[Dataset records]
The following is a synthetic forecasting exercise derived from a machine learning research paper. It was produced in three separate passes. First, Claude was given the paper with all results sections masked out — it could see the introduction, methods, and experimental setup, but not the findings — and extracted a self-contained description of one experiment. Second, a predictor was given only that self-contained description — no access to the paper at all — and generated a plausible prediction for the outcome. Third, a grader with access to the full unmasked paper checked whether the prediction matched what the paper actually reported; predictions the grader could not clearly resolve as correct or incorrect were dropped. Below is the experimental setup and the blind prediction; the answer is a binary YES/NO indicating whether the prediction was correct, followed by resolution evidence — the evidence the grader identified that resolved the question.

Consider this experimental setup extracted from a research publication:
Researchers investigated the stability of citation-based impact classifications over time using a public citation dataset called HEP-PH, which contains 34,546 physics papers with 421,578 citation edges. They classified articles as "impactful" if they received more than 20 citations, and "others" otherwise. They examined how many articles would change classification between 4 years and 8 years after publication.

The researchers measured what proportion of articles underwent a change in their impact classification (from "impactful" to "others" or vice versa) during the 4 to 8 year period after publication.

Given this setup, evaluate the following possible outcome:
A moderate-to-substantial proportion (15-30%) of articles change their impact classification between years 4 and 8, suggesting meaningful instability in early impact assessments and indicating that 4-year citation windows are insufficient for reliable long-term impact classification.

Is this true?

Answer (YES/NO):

## [EXERCISE]
Your task is to reproduce exactly the lines that begin at the line containing "Given this setup, evaluate" and end at the final line of the data above.

## [SOLVED PROBLEM]
Given this setup, evaluate the following possible outcome:
A moderate-to-substantial proportion (15-30%) of articles change their impact classification between years 4 and 8, suggesting meaningful instability in early impact assessments and indicating that 4-year citation windows are insufficient for reliable long-term impact classification.

Is this true?

Answer (YES/NO):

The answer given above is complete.